After downloading, you have multiple sub-folders with several csv/tsv/html files. Each csv/tsv file in the sub-folders has 1st rows as a header:
data
│
├── annotation_info
│ ├── annoations_stats
│ │ ├── creators.tsv # amazon mturk annotator statistics (data annotators)

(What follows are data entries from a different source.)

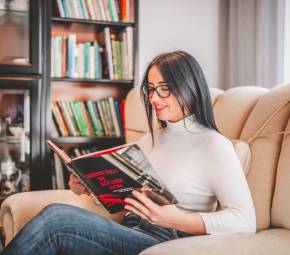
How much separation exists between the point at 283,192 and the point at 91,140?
4.24 ft

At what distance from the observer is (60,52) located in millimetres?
2346

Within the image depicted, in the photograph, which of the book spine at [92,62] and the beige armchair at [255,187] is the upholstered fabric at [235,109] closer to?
the beige armchair at [255,187]

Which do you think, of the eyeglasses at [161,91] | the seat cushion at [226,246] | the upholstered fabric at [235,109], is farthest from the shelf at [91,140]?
the seat cushion at [226,246]

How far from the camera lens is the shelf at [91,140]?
232 cm

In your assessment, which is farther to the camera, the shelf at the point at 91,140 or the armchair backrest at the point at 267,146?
the shelf at the point at 91,140

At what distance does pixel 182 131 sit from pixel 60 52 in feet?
3.89

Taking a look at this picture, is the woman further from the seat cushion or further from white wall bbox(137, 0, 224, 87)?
white wall bbox(137, 0, 224, 87)

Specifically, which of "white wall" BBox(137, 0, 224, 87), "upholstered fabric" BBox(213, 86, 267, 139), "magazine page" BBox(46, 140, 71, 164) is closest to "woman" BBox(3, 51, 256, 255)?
"magazine page" BBox(46, 140, 71, 164)

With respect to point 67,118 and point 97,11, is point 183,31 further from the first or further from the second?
point 67,118

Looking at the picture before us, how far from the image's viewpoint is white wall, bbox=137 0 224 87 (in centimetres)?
269

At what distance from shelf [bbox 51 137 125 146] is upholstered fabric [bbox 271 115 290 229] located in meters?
1.23

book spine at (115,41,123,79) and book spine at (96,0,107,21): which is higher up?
book spine at (96,0,107,21)

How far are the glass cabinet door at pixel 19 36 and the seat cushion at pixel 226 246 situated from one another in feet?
4.72

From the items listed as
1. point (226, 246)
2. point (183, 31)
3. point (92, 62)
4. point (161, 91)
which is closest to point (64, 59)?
point (92, 62)
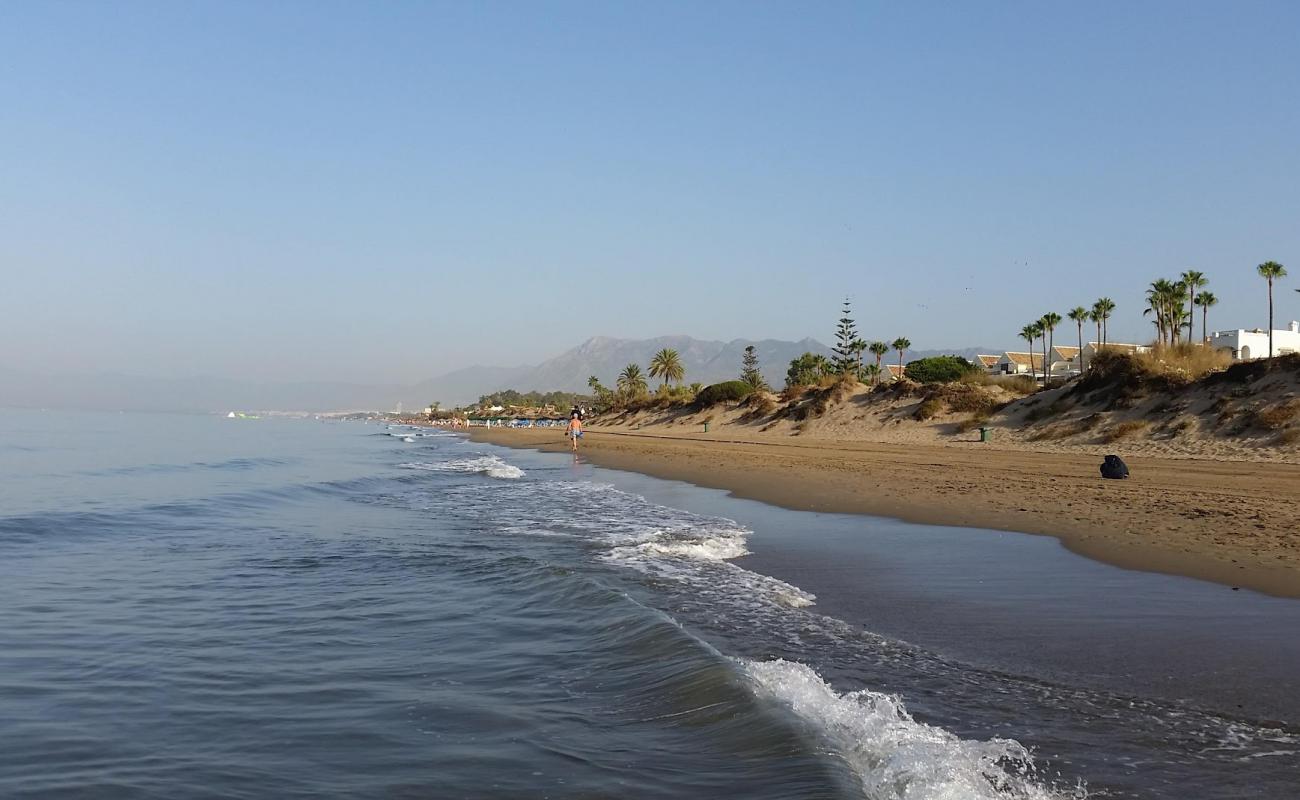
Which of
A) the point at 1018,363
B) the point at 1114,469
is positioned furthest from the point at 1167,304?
the point at 1114,469

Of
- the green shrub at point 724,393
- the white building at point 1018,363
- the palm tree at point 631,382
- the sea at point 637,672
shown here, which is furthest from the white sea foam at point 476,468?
the palm tree at point 631,382

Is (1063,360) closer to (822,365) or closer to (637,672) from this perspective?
(822,365)

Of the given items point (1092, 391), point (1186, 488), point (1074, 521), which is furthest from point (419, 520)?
point (1092, 391)

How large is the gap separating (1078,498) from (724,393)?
2176 inches

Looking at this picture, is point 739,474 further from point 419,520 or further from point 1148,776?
point 1148,776

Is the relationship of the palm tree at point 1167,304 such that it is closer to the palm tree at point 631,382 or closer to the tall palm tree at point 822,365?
the tall palm tree at point 822,365

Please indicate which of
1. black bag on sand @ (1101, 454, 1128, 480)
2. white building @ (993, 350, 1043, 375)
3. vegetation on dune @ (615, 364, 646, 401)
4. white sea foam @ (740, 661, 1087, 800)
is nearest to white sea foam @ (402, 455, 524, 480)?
black bag on sand @ (1101, 454, 1128, 480)

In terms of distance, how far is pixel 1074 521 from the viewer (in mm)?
13969

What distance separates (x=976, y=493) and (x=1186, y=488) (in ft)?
13.4

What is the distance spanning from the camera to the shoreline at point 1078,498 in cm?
1056

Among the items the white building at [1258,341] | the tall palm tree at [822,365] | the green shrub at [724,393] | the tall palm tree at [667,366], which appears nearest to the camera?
the white building at [1258,341]

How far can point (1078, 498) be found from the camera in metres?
16.9

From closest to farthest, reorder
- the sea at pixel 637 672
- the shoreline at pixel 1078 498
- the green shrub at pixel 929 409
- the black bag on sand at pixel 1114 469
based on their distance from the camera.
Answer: the sea at pixel 637 672
the shoreline at pixel 1078 498
the black bag on sand at pixel 1114 469
the green shrub at pixel 929 409

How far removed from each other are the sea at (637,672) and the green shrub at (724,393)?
5850 centimetres
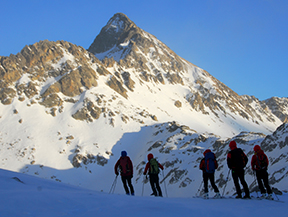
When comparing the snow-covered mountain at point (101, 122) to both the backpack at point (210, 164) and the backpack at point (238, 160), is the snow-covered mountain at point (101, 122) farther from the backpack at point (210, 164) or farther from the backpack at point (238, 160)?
the backpack at point (238, 160)

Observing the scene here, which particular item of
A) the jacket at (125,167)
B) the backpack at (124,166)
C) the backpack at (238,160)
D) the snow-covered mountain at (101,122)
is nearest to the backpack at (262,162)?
the backpack at (238,160)

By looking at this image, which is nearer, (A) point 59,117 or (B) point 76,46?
(A) point 59,117

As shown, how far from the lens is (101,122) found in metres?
93.3

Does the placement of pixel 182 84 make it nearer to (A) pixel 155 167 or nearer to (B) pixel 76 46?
(B) pixel 76 46

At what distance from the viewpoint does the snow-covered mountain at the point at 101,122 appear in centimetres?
5638

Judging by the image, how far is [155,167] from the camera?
13953mm

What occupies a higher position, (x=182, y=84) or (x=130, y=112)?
(x=182, y=84)

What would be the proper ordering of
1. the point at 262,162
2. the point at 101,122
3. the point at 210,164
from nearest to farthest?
the point at 262,162
the point at 210,164
the point at 101,122

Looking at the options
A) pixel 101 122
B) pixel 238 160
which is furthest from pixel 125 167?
pixel 101 122

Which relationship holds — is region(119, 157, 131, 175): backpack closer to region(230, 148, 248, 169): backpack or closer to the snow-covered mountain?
region(230, 148, 248, 169): backpack

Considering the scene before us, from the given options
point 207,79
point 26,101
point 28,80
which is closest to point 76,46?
point 28,80

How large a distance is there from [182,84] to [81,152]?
110 metres

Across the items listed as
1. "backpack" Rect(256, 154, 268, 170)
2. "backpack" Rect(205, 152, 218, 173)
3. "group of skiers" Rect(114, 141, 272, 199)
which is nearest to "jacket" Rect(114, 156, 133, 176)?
"group of skiers" Rect(114, 141, 272, 199)

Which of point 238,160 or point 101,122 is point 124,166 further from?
point 101,122
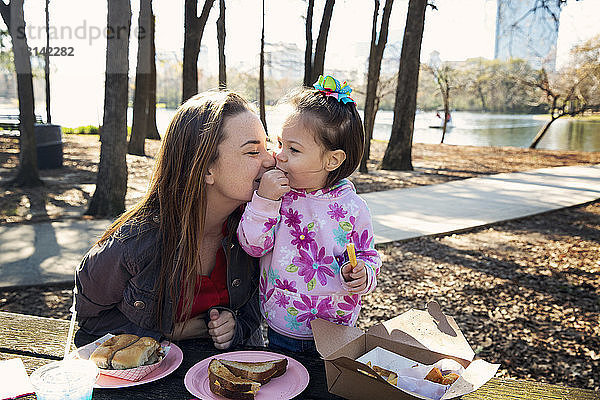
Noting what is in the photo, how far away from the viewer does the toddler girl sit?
1771mm

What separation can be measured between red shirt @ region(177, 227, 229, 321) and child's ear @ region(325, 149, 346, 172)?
0.50 meters

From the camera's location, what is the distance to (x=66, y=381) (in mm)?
1210

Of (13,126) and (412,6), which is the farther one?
(13,126)

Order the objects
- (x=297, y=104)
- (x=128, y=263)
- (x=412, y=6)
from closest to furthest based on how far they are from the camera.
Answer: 1. (x=128, y=263)
2. (x=297, y=104)
3. (x=412, y=6)

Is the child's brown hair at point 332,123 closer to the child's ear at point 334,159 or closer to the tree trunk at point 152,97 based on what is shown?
the child's ear at point 334,159

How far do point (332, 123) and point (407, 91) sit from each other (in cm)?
1039

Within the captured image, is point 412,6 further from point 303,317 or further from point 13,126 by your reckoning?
point 13,126

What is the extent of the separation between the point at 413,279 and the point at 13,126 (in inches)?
675

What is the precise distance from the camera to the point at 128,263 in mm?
1693

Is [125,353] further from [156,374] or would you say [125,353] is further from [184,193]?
[184,193]

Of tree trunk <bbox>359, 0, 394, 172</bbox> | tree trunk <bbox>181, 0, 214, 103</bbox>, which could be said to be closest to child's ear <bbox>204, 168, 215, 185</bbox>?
tree trunk <bbox>181, 0, 214, 103</bbox>

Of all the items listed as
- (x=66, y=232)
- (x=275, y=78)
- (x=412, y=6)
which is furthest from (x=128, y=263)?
(x=275, y=78)

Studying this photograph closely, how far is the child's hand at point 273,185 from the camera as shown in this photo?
1689mm

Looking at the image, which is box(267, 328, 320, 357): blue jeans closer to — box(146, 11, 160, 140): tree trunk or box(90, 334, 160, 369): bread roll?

│ │ └── validation.tsv # amazon mturk annotator statistics (data validators)
│ └── templates
│ ├── annotation-template1.html # annotation template example 1
│ ├── annotation-template2.html # annotation template example 2
│ ├── annotation-template3.html # annotation template example 3
│ ├── annotation-template4.html # annotation template example 4
│ └── validation-template.html # validation template
│
├── maindata # primary infotabs dataset folder
│ ├── infotabs_dev.tsv # development datasplit
│ ├── infotabs_test_alpha1.tsv # test alpha1 datasplit
│ ├── infotabs_test_alpha2.tsv # test alpha2 datasplit
│ ├── infotabs_test_alpha3.tsv # test alpha3 datasplit
│ └── infotabs_train.tsv # training dataset
│
├── reasoning # reasoning statistic folder
│ ├── infotabs_dev.tsv # reasoning on subset of development datasplit
│ └── infotabs_test_alpha3.tsv # reasoning on subset of alpha3 datasplit
│
├── tables # tables folder
│ ├── html # tables premises in html format
│ │ ├── T0.html
│ │ ├── T1000.html
│ │ ├── T1001.html
│ │ ├── T998.html
│ │ ├── T999.html
│ │ ├── T99.html
│ │ └── T9.html
│ │
│ ├── json # tables premises in json format
│ │ ├── T0.json
│ │ ├── T1000.json
│ │ ├── T1001.json
│ │ ├── T1002.json
│ │ ├── T999.json
│ │ ├── T99.json
│ │ └── T9.json
│ └── table_categories.tsv # table categories
│
├── validation # validation annotations folder
│ ├── infotabs_valid_dev.tsv # validation annotations development dataset
│ ├── infotabs_valid_test_alpha1.tsv # validation alpha1 annotations datasplit
│ ├── infotabs_valid_test_alpha2.tsv # validation alpha2 annotations datasplit
│ └── infotabs_valid_test_alpha3.tsv # validation alpha3 annotations datasplit
│
└── LICENSE, Datasheet, README.md, logo #license,datasheet,dataset readme, logo files.
For the code, check out here. Note : Wherever require consider year 2019 as the build date for the dataset.